■ EXERCISE ■
For the records below, tally the lines that contain "tool" and give only that number.

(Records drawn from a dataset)
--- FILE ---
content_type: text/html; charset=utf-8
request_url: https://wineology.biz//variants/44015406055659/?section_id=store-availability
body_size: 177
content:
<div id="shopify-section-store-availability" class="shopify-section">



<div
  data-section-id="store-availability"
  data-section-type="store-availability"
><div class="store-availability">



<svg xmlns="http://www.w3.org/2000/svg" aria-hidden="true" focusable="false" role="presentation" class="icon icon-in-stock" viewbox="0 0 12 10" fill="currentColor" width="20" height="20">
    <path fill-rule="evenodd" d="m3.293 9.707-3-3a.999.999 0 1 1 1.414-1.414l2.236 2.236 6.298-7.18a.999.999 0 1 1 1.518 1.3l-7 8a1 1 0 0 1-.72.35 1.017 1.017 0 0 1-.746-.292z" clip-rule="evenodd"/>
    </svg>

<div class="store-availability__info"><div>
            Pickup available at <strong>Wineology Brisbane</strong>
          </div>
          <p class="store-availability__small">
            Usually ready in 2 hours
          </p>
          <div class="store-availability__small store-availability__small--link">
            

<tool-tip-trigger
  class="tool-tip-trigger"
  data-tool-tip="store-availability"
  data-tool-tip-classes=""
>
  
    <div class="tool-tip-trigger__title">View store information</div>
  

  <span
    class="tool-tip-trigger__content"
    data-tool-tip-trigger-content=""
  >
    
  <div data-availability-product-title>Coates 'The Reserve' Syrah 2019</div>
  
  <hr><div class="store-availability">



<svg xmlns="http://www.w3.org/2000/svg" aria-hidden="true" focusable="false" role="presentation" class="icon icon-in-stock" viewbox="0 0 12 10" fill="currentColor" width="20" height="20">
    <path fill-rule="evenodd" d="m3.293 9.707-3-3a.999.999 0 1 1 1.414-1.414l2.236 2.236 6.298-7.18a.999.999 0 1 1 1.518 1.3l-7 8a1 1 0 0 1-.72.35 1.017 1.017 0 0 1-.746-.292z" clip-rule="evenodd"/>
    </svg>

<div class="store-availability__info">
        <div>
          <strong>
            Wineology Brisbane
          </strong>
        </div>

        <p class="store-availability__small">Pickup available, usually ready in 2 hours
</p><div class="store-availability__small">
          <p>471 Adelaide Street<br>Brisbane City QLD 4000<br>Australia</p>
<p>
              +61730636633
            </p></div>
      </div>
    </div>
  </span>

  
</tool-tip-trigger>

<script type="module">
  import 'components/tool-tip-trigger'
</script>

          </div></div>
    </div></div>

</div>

■ RESPONSE AREA ■
9